* [Kaynak metin]:
Bu kitap bir başyapıt. İnanılmaz bir eser. 2021'e böyle bir kitapla başlamatan mutluluk duydum. Umarım bütün yıl böyle güzel kitaplarla geçer.

Öncelikle bu kitaptaki dram, psikolojik olarak insanı mahvedebilecek düzeyde. Yani hassas okurlara pek önermiyorum. Özellikle başlarda tansiyon dram anlamında çok çok daha yüksek. Daha 50. sayfalarda bir kazık sekansı var ki, o bölümleri rahat rahat okuyabilmek için insan olmamak lazım.

Drina Köprüsü, öyle sürekli karşınıza çıkabilecek kitaplardan değil. Her yönüyle, anlatımı, yoğunluğu, tarihi katmanları, karakterleri, her ama her şeyiyle çok büyük bir kitap. Masallarla bezeli gerçek, tarihten beslenen kurgu, yazarın o inanılmaz betimleme yeteneği.. Aman Allah'ım. Uzun zamandır böyle bir kitap okumamıştım. Tüm zamanların en iyi kitapları seçkimde kendine yer edinebildiğini söyleyebilirim. Belki ilk 3-5'e girmez ama mutlaka listeye girer.

* [Kayıtlar]:
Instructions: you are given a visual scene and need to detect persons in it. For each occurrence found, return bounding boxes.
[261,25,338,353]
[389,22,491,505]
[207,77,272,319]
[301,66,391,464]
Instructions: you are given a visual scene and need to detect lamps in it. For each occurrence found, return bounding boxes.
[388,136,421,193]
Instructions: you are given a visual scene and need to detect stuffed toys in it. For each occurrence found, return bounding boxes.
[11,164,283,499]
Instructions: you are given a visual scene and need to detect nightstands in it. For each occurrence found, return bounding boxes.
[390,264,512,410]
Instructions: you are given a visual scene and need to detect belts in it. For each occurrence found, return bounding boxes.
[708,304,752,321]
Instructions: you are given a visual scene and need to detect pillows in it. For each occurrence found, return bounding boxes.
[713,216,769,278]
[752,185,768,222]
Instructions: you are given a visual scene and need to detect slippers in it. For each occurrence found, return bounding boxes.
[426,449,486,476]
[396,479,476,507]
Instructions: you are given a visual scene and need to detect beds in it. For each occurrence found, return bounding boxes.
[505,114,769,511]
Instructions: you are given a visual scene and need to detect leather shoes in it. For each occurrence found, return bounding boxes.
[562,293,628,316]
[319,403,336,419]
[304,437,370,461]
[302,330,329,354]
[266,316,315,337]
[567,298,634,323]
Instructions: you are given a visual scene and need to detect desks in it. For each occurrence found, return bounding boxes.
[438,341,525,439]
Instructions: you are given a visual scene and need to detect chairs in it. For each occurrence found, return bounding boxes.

* [Yapılacak işler]:
A – Drina Köprüsü yazısına göre aşağıdaki ifadelerin her birinin doğru olup olmadığını evet ya da hayır diye belirtin ve karar veren sözleri metinden aynen alıntılayın: (i) Yazar kitabı hassas okurlara öneriyor. (ii) Yazar, kitabın tüm zamanların en iyi kitapları seçkisinde yer aldığını söylüyor. (iii) Dramın tansiyonu en çok kitabın sonlarına doğru yükseliyor.
B – Drina Köprüsü yazısında "Her yönüyle" sözlerinden sonra kitabın hangi yönleri tek tek sayılıyor? Hepsini sıralayın.
C – Drina Köprüsü yazısını son cümlesinden sonra devam ettirin.
Bu alıştırmada kayıtlara ihtiyaç yoktur.

* [Alıştırma sonuçları]:
A –
(i) Hayır: "Yani hassas okurlara pek önermiyorum."
(ii) Evet: "Tüm zamanların en iyi kitapları seçkimde kendine yer edinebildiğini söyleyebilirim."
(iii) Hayır: "Özellikle başlarda tansiyon dram anlamında çok çok daha yüksek."

B – anlatımı, yoğunluğu, tarihi katmanları, karakterleri

C –
Okuması kolay sayılmaz. Sayfa başına kelime sayısı fazla olan kitaplardan. Yoğun ve boşluksuz satırlarıyla, her devireceğimiz sayfa emek istiyor. Burada çeviriye de değinmek isterim. Hasan Ali Ediz'in muhteşem ve hatasız çevirisi ile basılan bu kitabın dili, sayın Ediz'in tarzından ve yetkinliğinden dolayı genç okuru biraz da olsa zorlayabilir esasen. Kendisinin çeviriye ve cümlelere bakışı tam anlamıyla sanat olsa da çabuk tüketebileceğiniz hafif cümleleri yok. Tıpkı yazar gibi, çevirmen de biraz özen göstermenizi istiyor esere okurken. Kitabın diğer çevirmeni Nuriye Müstakimoğlu'nu da anmazsak ayıp etmiş oluruz. Eser Sırpça aslından çevrilmiş. Gönül rahatlığıyla kitaplığınıza ekleyebilirsiniz.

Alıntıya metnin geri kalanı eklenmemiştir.